**EXCERTO:**
Tuesday, 2 February 2010

Avatar

Um espectáculo visual sem qualquer dúvida. Não fiquei grande fã do 3D, especialmente da legendagem flutuante. Ficará na história, mas não pela sua história, que é sofrível. Bom divertimento ... mas pouco mais.

Título original: Avatar
De: James Cameron
Com: Sam Worthington, Zoe Saldana, Sigourney Weaver, Stephen Lang
Género: Acção, Aventura
Classificação: M/6

EUA, 2009, Cores, 162 min. (IMDB)

Apesar de confinado a uma cadeira de rodas, Jake Sully (Sam Worthington), um ex-marine, continua a ser um combatente. Assim, é recrutado para uma missão a Pandora, um corpo celeste que orbita um enorme planeta gasoso, para explorar um mineral alternativo chamado Unobtainium, usado na Terra como recurso energético. Porém, devido ao facto de a atmosfera de Pandora ser altamente tóxica para os humanos, é usado um programa de avatares híbridos, que possibilita a transferência da mente de qualquer humano para um corpo nativo.

**REGISTOS FORNECIDOS:**

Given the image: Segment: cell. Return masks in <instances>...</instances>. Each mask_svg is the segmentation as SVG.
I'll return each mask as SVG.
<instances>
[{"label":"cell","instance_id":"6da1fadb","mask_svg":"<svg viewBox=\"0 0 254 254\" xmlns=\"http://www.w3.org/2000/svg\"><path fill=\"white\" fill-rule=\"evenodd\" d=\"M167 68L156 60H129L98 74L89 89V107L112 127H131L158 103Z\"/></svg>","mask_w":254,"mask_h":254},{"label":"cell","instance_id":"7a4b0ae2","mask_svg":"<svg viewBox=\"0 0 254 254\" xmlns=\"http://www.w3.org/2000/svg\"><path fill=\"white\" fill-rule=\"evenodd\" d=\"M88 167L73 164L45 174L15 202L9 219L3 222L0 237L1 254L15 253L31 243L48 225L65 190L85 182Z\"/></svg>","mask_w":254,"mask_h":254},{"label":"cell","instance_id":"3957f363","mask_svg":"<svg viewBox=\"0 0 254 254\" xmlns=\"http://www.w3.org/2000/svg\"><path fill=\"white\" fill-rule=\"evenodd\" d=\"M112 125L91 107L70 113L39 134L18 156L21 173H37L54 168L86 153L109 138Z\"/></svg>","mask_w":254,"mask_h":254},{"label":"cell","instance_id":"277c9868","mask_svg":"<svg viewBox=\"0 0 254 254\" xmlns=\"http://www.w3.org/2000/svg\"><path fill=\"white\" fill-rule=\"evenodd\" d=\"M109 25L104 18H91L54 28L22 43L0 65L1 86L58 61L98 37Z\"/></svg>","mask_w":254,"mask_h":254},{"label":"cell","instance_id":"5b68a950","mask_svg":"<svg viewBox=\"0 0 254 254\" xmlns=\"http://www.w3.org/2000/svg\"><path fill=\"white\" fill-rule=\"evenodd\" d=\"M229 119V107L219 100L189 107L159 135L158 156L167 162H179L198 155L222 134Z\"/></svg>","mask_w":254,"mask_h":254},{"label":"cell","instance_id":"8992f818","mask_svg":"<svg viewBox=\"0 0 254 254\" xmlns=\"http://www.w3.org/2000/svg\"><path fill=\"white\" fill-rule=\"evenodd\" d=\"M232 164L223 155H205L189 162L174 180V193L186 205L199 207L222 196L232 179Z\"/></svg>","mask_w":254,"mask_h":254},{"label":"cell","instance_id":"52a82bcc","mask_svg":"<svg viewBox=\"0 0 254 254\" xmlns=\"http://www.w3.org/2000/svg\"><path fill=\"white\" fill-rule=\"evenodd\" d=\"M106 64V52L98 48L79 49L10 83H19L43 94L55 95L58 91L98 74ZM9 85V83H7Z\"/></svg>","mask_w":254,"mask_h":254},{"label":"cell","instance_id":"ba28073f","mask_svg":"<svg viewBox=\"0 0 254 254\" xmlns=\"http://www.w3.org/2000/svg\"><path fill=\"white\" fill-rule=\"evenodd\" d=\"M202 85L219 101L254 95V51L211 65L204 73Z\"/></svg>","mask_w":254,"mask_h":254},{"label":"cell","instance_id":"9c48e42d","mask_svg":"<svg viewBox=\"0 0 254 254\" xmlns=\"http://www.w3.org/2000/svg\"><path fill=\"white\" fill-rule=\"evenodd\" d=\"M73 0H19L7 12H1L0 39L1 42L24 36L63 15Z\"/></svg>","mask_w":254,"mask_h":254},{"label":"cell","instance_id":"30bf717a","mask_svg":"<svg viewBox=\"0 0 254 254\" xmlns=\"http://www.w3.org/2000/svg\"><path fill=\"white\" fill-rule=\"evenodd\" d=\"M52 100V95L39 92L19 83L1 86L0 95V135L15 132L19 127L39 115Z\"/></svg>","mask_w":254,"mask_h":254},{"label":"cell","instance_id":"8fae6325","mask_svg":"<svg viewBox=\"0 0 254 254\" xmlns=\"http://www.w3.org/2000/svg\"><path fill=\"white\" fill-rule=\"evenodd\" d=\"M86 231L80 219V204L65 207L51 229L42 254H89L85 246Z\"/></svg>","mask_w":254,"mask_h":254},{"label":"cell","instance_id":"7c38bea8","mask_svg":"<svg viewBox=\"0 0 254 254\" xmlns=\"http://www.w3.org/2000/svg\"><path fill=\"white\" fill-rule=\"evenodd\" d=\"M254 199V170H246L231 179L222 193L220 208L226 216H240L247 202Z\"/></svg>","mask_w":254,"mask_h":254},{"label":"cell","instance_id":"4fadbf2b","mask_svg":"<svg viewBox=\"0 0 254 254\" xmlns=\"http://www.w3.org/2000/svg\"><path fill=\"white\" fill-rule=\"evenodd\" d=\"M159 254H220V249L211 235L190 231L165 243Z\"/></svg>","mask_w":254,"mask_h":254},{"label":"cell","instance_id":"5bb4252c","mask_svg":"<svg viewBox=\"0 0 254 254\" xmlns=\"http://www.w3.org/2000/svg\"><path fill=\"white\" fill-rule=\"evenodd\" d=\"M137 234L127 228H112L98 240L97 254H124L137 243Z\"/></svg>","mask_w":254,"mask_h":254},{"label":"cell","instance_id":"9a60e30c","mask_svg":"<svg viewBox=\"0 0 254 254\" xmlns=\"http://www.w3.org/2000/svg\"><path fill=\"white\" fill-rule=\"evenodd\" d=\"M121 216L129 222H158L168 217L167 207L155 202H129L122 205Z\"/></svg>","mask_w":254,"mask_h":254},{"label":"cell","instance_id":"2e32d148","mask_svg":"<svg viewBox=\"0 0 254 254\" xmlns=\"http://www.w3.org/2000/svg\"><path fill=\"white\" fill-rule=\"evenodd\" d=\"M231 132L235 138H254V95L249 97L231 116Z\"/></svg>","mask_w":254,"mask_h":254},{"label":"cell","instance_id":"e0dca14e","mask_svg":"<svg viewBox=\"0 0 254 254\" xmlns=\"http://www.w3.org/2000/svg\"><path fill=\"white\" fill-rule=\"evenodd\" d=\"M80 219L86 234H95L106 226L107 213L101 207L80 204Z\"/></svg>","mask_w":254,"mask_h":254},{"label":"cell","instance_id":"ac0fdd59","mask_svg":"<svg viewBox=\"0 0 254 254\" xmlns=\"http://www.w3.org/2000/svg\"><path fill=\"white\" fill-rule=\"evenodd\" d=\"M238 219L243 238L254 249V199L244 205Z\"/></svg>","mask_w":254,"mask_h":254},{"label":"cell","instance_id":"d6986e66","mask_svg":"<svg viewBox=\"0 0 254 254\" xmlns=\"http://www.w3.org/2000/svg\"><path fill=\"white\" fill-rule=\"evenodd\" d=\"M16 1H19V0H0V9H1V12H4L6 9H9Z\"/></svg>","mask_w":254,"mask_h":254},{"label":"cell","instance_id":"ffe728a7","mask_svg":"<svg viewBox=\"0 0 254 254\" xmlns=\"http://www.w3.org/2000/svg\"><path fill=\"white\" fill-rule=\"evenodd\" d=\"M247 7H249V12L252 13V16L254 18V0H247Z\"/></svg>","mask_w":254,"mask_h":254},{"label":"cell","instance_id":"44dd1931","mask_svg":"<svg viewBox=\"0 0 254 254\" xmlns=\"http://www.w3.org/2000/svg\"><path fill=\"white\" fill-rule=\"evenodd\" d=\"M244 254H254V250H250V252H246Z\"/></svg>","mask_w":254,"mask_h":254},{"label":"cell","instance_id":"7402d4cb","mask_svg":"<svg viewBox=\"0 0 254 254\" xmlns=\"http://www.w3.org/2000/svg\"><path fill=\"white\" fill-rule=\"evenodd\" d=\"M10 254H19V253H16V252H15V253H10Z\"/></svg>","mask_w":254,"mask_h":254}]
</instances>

**CONJUNTO DE EXERCÍCIOS:**
a – Responda, com base na crítica sobre Avatar:
(i) Que duração do filme é indicada?
(ii) Que nome tem o mineral que a missão a Pandora pretende explorar?
(iii) Que classificação etária é atribuída ao filme?
b – Edite a crítica sobre Avatar, reproduzindo tudo desde "Tuesday, 2 February" até "162 min. (IMDB)", com "sofrível" substituído por "fraca".

**RESPOSTAS POR EXERCÍCIO:**
a –
(i) 162 minutos.
(ii) Unobtainium.
(iii) M/6.

b –
Tuesday, 2 February 2010

Avatar

Um espectáculo visual sem qualquer dúvida. Não fiquei grande fã do 3D, especialmente da legendagem flutuante. Ficará na história, mas não pela sua história, que é fraca. Bom divertimento ... mas pouco mais.

Título original: Avatar
De: James Cameron
Com: Sam Worthington, Zoe Saldana, Sigourney Weaver, Stephen Lang
Género: Acção, Aventura
Classificação: M/6

EUA, 2009, Cores, 162 min. (IMDB)